TASK PROMPT >>
Print, exactly as written, every line from the first line of the records below through the line containing "category: robin", and nothing further.
* * *
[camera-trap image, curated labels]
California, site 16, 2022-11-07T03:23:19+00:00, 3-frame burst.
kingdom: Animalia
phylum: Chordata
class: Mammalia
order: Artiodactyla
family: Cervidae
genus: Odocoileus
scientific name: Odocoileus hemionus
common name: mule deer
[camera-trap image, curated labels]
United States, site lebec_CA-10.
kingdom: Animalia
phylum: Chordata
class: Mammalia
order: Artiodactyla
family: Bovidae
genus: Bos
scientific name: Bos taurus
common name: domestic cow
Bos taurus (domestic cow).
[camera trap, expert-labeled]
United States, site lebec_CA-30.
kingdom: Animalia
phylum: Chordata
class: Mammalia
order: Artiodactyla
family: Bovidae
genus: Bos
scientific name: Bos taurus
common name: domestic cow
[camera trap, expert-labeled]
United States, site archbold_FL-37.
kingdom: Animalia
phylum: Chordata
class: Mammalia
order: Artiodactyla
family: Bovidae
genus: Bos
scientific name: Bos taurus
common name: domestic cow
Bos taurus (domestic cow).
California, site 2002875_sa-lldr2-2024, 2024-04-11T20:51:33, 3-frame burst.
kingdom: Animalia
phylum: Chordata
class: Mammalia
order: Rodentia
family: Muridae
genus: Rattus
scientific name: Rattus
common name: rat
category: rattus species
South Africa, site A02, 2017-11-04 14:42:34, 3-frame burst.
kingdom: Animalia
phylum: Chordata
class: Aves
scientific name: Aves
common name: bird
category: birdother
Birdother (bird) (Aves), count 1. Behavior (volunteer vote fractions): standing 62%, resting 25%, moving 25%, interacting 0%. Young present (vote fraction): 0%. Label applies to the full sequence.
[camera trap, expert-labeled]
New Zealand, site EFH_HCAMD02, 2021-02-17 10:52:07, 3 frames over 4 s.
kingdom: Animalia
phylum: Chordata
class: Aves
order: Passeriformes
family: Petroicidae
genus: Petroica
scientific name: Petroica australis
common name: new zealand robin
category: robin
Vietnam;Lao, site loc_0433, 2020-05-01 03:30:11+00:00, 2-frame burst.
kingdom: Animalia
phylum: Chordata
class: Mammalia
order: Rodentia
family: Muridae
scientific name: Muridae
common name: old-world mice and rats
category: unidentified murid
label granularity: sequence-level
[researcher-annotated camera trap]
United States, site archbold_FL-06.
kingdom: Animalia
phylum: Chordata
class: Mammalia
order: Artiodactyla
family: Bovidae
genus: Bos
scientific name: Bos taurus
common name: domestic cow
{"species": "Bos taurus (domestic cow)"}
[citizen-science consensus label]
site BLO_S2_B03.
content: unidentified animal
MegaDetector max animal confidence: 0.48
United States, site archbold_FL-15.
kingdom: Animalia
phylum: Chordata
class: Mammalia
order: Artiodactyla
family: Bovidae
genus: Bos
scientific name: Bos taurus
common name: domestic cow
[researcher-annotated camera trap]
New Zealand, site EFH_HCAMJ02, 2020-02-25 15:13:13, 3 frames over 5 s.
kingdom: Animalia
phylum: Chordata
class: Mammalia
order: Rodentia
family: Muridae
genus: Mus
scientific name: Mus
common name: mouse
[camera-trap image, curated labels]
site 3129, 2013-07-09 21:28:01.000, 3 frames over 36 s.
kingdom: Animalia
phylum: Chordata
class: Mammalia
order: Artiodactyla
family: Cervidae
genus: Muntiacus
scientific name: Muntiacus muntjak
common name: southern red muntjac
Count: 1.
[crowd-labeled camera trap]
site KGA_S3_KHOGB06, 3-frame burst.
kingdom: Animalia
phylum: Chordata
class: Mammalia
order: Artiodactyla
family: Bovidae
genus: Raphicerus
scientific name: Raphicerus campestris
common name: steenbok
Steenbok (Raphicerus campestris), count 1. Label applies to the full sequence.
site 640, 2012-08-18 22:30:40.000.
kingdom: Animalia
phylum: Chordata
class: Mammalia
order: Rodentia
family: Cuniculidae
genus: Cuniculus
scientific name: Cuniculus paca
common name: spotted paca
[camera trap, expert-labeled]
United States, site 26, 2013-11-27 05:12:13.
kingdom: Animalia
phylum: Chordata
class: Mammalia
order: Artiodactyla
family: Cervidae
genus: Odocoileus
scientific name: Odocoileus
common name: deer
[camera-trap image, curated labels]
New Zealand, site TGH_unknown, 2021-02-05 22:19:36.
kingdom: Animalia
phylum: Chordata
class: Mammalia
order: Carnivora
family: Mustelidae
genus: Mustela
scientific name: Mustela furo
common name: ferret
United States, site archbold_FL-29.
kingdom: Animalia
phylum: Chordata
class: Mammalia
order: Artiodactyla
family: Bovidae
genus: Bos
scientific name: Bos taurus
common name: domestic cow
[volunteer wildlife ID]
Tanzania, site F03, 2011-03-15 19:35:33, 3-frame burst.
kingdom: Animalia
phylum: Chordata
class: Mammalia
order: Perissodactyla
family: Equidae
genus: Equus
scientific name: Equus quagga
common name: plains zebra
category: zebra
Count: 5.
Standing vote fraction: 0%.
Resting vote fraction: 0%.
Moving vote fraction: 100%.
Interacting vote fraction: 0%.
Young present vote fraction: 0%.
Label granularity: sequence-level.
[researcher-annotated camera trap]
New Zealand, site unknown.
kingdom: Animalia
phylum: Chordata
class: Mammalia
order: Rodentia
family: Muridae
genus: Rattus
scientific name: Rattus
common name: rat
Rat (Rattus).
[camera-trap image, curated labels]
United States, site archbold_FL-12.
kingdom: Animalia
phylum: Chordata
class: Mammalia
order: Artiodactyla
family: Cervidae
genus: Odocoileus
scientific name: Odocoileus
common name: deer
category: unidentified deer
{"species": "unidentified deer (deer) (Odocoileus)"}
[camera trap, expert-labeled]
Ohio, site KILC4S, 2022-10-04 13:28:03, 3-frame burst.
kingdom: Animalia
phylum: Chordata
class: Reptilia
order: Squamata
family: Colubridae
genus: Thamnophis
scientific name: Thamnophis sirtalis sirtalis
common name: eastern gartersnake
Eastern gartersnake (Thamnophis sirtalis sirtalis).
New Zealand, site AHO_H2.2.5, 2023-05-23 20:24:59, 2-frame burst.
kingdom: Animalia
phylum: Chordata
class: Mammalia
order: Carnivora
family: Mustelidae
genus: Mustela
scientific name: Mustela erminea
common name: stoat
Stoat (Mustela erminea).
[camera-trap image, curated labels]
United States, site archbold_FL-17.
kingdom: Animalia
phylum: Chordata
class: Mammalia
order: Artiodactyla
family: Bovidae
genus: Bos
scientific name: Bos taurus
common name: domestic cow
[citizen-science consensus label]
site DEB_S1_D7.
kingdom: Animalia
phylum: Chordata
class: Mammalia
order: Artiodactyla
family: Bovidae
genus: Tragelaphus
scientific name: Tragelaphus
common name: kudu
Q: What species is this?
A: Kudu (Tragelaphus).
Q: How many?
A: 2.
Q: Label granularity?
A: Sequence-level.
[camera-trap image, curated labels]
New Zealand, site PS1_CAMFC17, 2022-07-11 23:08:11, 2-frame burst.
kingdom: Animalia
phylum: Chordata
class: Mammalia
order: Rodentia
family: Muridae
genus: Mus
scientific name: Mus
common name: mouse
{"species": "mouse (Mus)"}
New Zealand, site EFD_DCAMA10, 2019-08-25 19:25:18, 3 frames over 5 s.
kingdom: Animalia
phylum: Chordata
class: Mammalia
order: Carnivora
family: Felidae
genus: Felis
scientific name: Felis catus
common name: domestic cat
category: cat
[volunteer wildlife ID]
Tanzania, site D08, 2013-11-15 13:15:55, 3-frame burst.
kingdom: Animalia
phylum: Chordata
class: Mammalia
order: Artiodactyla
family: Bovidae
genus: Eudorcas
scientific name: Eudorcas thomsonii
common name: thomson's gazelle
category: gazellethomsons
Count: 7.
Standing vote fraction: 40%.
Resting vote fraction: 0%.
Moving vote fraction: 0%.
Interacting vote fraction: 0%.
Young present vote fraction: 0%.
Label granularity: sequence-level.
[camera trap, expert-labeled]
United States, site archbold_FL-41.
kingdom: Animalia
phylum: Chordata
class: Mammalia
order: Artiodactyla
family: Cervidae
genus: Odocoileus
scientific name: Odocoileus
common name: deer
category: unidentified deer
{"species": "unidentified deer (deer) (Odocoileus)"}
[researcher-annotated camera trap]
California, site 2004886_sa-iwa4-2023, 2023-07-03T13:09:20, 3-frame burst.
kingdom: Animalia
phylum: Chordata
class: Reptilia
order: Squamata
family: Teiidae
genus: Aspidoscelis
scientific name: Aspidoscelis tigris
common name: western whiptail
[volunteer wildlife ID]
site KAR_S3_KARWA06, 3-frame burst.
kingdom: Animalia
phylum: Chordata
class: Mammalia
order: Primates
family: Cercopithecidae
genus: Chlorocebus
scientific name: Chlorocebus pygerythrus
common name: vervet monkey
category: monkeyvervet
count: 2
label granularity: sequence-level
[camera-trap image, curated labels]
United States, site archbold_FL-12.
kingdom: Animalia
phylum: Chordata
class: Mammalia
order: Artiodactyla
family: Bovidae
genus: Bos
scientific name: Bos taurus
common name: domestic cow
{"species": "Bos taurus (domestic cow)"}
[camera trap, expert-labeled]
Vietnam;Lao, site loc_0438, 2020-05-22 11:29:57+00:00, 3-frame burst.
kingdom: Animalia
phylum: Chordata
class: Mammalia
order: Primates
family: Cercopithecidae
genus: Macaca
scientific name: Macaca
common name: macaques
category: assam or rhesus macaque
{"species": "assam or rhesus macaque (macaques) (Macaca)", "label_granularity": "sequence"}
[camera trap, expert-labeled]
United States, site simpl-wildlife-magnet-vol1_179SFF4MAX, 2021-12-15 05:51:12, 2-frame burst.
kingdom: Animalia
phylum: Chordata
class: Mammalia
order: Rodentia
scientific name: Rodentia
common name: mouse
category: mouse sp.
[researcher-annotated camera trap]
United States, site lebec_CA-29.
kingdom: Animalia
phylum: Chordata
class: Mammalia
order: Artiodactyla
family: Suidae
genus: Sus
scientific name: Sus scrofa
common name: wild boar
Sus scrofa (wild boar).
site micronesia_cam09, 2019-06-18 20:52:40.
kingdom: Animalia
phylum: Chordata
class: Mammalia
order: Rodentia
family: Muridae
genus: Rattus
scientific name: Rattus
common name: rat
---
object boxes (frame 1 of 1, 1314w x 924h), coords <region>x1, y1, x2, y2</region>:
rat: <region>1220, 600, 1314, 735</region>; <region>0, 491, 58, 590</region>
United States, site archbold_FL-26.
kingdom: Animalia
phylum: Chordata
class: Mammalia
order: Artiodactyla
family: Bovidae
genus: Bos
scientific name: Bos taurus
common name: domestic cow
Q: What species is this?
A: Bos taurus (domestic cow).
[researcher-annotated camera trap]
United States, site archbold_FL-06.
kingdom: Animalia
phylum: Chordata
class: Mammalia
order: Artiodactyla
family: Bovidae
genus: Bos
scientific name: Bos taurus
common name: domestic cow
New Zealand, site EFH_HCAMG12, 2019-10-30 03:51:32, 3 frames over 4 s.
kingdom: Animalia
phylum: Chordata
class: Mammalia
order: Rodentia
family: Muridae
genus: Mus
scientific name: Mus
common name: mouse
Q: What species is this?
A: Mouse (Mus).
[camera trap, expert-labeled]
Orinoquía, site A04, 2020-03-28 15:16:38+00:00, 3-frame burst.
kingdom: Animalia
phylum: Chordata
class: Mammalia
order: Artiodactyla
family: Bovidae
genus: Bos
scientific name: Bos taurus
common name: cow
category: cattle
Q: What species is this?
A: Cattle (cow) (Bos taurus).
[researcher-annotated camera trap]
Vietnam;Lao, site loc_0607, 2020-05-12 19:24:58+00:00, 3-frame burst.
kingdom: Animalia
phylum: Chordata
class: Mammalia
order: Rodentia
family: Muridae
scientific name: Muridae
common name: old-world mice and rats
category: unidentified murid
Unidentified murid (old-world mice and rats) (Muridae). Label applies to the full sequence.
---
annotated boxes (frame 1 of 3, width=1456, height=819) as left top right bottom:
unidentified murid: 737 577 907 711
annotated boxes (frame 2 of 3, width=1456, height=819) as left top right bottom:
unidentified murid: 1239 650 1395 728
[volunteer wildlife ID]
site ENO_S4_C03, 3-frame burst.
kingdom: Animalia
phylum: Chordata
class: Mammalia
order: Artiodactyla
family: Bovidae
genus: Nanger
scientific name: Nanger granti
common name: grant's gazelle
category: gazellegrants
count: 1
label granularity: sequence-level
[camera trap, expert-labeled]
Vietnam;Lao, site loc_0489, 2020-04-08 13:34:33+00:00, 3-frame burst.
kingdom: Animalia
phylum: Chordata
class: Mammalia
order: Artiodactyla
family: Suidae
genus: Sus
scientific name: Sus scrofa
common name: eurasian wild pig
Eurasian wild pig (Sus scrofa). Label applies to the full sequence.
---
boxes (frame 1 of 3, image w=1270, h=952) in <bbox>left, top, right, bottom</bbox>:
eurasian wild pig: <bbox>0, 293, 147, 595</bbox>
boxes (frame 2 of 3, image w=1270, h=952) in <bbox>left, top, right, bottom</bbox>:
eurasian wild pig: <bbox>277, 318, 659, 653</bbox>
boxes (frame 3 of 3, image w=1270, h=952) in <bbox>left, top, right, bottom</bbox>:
* * *
SOLUTION BELOW >>
[camera-trap image, curated labels]
California, site 16, 2022-11-07T03:23:19+00:00, 3-frame burst.
kingdom: Animalia
phylum: Chordata
class: Mammalia
order: Artiodactyla
family: Cervidae
genus: Odocoileus
scientific name: Odocoileus hemionus
common name: mule deer
[camera-trap image, curated labels]
United States, site lebec_CA-10.
kingdom: Animalia
phylum: Chordata
class: Mammalia
order: Artiodactyla
family: Bovidae
genus: Bos
scientific name: Bos taurus
common name: domestic cow
Bos taurus (domestic cow).
[camera trap, expert-labeled]
United States, site lebec_CA-30.
kingdom: Animalia
phylum: Chordata
class: Mammalia
order: Artiodactyla
family: Bovidae
genus: Bos
scientific name: Bos taurus
common name: domestic cow
[camera trap, expert-labeled]
United States, site archbold_FL-37.
kingdom: Animalia
phylum: Chordata
class: Mammalia
order: Artiodactyla
family: Bovidae
genus: Bos
scientific name: Bos taurus
common name: domestic cow
Bos taurus (domestic cow).
California, site 2002875_sa-lldr2-2024, 2024-04-11T20:51:33, 3-frame burst.
kingdom: Animalia
phylum: Chordata
class: Mammalia
order: Rodentia
family: Muridae
genus: Rattus
scientific name: Rattus
common name: rat
category: rattus species
South Africa, site A02, 2017-11-04 14:42:34, 3-frame burst.
kingdom: Animalia
phylum: Chordata
class: Aves
scientific name: Aves
common name: bird
category: birdother
Birdother (bird) (Aves), count 1. Behavior (volunteer vote fractions): standing 62%, resting 25%, moving 25%, interacting 0%. Young present (vote fraction): 0%. Label applies to the full sequence.
[camera trap, expert-labeled]
New Zealand, site EFH_HCAMD02, 2021-02-17 10:52:07, 3 frames over 4 s.
kingdom: Animalia
phylum: Chordata
class: Aves
order: Passeriformes
family: Petroicidae
genus: Petroica
scientific name: Petroica australis
common name: new zealand robin
category: robin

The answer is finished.